– Ну да, которого фоточки в электопоездах. Вы предъявляли. Уродов на море.
– А этот, откуда он?
– Так к вашей съемной квартире грубый в коже на мотоциклетке доставил, прямо к вам на беседу.
– А вы, Ашипкин, с какого бока?
– Мы там. Нас как раз Груня метлой с лестницы замела. Надоели ей визитеры. А Дуня, святая душа, именно возьми и пойди в собес, на очередь любоваться. А мы тут сиди, – глупо закончил нескладный Ашипкин.
– Ни черта не понимаю, – запутался Сидоров и замолчал.
Смолк и Хрусталий… Тикали на стене ходики, фикус на оконце стал отбрасывать от набежавшего солнца тень.
– Как поживает ваш знакомый? – вежливо поинтересовался переводчик с языка техники.
– Что? – вскинулся погруженный в свое газетчик. – Кого имеете…
– Ну, – смутился Ашипкин. – Господин член-корреспондент, – с какой-то даже обидой добавил он.
– Не знаю. Не до него сейчас.
– Ай-яй, – попенял себе дежурный связник. – Я у него главное и забыл спросить тогда, когда с вами на электричке пробирались. Хотел к вам обратиться, вроде просьбы: увидитесь – узнайте для меня сведение. Человек в курсе верхних деяний.
– Что еще? – пробурчал недовольный Сидоров.
– Вопрос-то важный, – проникновенно высказался Хрусталий. – Могу и вас спросить, даже искал встречи. Может, вы знаете. Чем, например, человек отличен от болта.
– Вопрос по существу. – даже без издевки отреагировал Алексей Павлович.

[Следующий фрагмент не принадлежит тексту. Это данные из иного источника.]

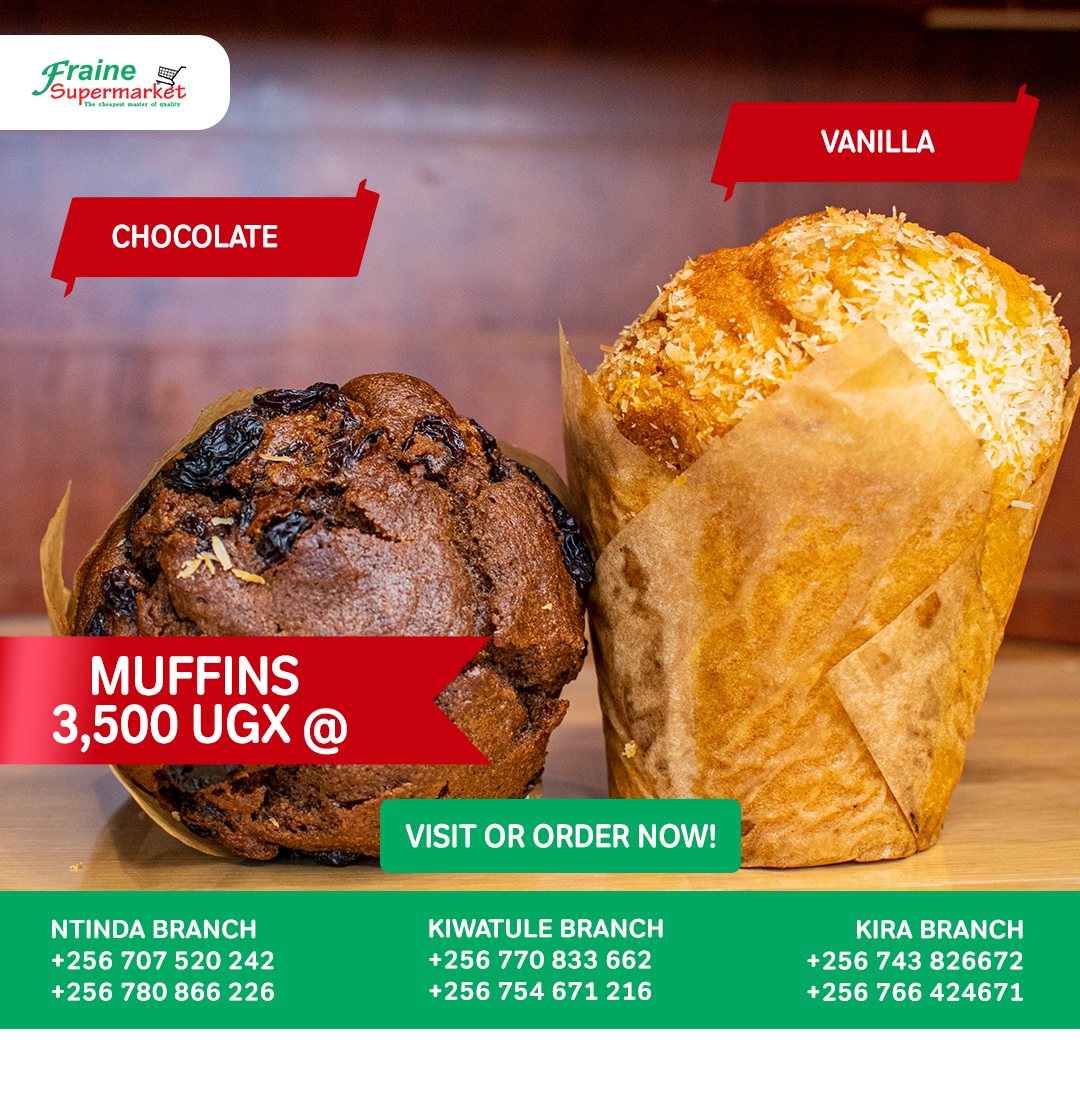 Enjoy a chill Saturday with a tasty Fraine Muffin at only 3,500 Ugx each. We have multiple flavours for you to enjoy. Come and sprinkle your life with heavenly flavours😋✨

#muffins #homedelivery #frainecaffeteria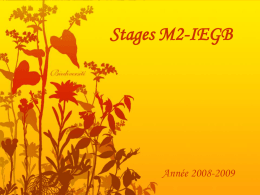 Stages M2-IEGB - Master écologie biodiversité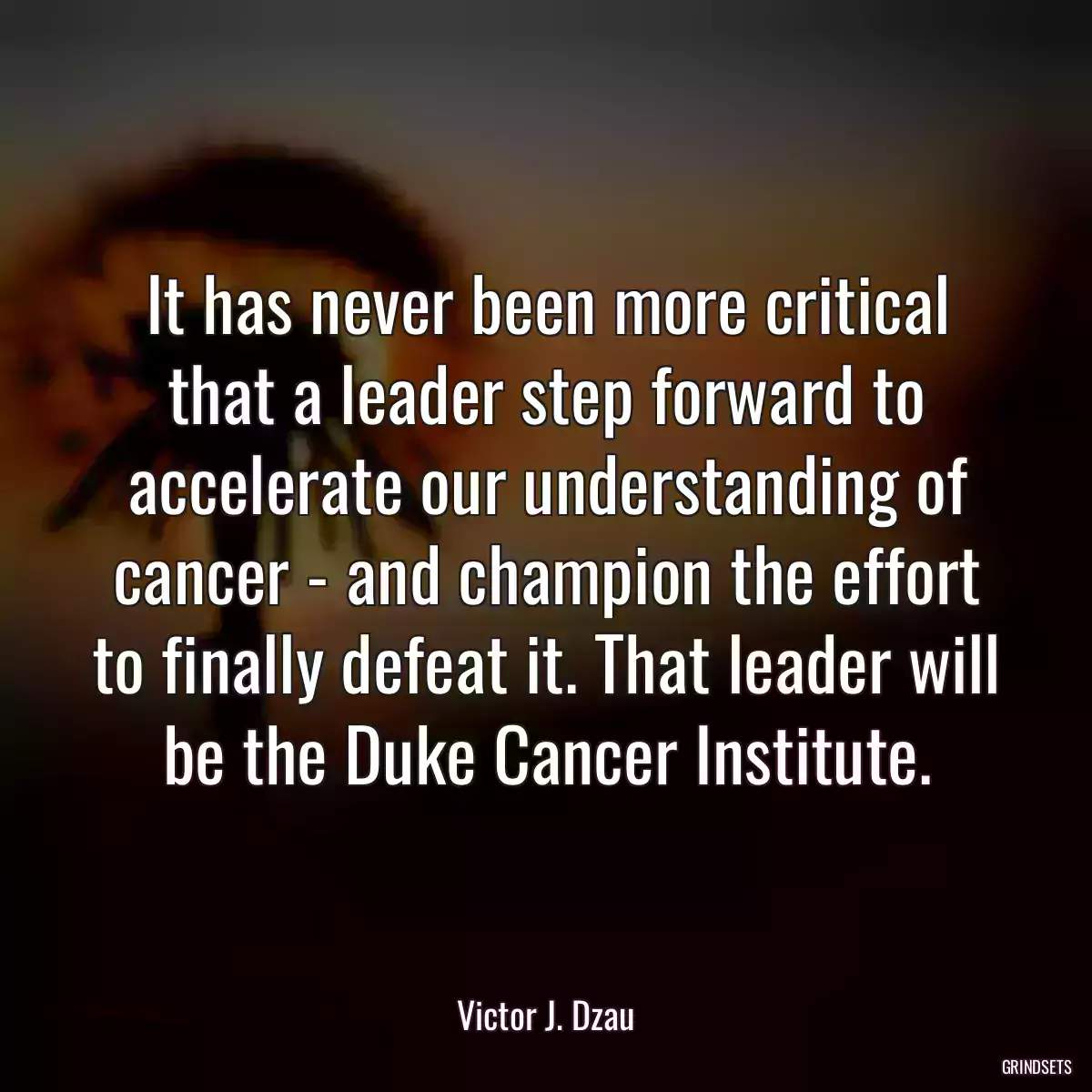 It has never been more critical that a leader step forward to accelerate our understanding of cancer - and champion the effort to finally defeat it. That leader will be the Duke Cancer Institute.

– А как же, – не понял Ашипкин. – Судьбоносный. Глядите. Болт делает человек, и человека он же, только из разного подручного материала. Болт чуть тверже в характере, надежней по службе. Ну и что ж. И человек, если напряжется и закалится в муках и радостях, в испытаниях, способный быть верным спутником на спутнике или в поездке. Сидя внутри авто. Да. Железный, хорошо выполненный друг живет дольше; если хоть вы, журналист газеты, хоть и я, человек из прошлой жизни, поместимся в его условия – кислые дожди, коробящееся поле жизни, ужасный снег на торчащую голову – мы не выдюжим и пол его срока. Болт не говорлив, умен, легко выслушивает чужие мнения. А что иногда не отвечает, это чепуха – ведь если кто спрашивает вас, упершись упрямо, значит хорошо уже держит в себе ответ, а если с пристрастием и напором – садист или пыточных мастер дел. Не так?! То, что болты, винты, шурупы и другие плохо размножаются, – не их беда, кто-то не досмотрел, хотя плодить себе подобных малых сих на поругание обстоятельств и беде – не велика заслуга. Согласны? Возьмем дальше, – продолжил Ашипкин, глядя на задумавшегося Сидорова. – Вот вы полюбили болта, он конечно от страсти не сгорит, ответит вам ровной, холодной лаской – ну и что? А кабы кто вместо него метал в вас стружку ненавистей и стальные занозы из глаз. Хорошо вам станет! Ладно, ходят они плохо, но мы-то тоже ходоки – то спотыкаемся в деревенских ухабах, то подвернемся ногой или главной рукой. А крутятся как, загляденье, в голове у них не шумит и не качает их вовсе. Видели, как вращаются в телевизоре иранские национальные танцоры в юбках на ритуальных танцах? Эти дадут танцорам много вперед. То-то и оно. И вот хотел все у вас, Алексей Павлович, спросить, может знаете – есть ли у них душа?
– У болтов?
– Неважно. У камней, шурупов, родника, телеящика, наконец, – душа имеется?
– Сложно сказать, – протянул Сидоров в манере Дудушко. – Пока наблюдаемость отсутствует.
– Именно! Пока. Никем отсутствие научно не доказано. А попы вам из истлевших свитков набрешут, держи только карман шире. Им бы как есть было. У наших многих – бездушность ясная, у некоторых женщин одна обольстительность форм. Хотя, я читал в «Вечерке», народы разных уважаемых стран отрицают душу у дам. В Зимбабве, еще где-то… Отказывают им в носке божественной награды. Только страсть и инстинкт. А инстинкт он кто – просто помощник по дому. Так вот вопрос: есть у болтов и ихних друзей душа, тронутая особой рукой ткань или натертая волшебным чесноком стихия? Как по-вашему?
– Это разве важно? – решил отвязаться от сдвинутого Сидоров.